▶ [Task item A] In the forum post about DFS share access rules, how often does the poster run a script to pick up changes to the DFS server IP addresses?
▶ [Task item B] Write the next part of the forum post about DFS share access rules, picking up after its last line.

▶ [Passage for review]

╭──

Need help dfs share

tomcat667 · February 14, 2024, 1:12pm

Hi forum,

any idea how to rebuild access to Microsoft dfs shares.
Every week we run a script to get-out anything changed on the dfs server ip addresses.
but I want it a little bit smarter.

Can I use DNS based rules for this?

at the moment the rule is following

address-group servers {
10.10.20.10
10.10.20.11
10.10.20.12
10.10.20.13
description "\\myserver\dfsrb\DfsCOM\DIT"



 rule 12  {
            action accept
            description "dfs shares"
            destination {
                group {
					address-group servers
                    port-group fileshare-ports-tcp
				} 
            }
            protocol tcp
        }
        rule 13  {
            action accept
            description "dfs shares"
            destination {
                group {
					address-group servers
                    port-group fileshare-ports-udp
				} 
            }
            protocol udp

        port-group fileshare-ports-tcp {
            description "TCP Ports"

╰──

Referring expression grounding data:

╭──

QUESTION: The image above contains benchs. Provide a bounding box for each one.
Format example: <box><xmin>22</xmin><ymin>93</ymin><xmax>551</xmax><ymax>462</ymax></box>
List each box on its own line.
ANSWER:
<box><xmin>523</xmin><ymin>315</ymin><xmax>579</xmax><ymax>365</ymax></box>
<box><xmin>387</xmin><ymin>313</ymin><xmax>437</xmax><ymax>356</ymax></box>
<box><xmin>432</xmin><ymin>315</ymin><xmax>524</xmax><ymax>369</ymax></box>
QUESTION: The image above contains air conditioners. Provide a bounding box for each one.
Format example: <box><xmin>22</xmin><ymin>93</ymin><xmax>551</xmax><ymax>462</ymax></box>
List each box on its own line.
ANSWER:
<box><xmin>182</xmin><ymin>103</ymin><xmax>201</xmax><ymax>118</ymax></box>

╰──
╭──

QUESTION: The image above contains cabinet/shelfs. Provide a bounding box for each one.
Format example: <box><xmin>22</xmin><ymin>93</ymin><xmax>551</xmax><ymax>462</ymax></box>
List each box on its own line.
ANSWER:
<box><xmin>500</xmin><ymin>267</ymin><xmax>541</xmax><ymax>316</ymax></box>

╰──

▶ [Exercise result A] Every week.

▶ [Exercise result B]
            port 88
            port 389
            port 445
            port 464
            port 636
            port 3268
            port 3269
        }
        port-group fileshare-ports-udp {
            description "UDP Ports"
            port 88
            port 123
            port 389
            port 464
        }

Korikaze · February 14, 2024, 1:59pm

There are domain groups you could use instead on 1.4 or newer.

tomcat667 · February 16, 2024, 2:28pm

yes this was the correct hint, but you need all your namespace servers and the file server that is used for the link inside the dfs share.

you have to ask your customer which file server is used for his dfs share.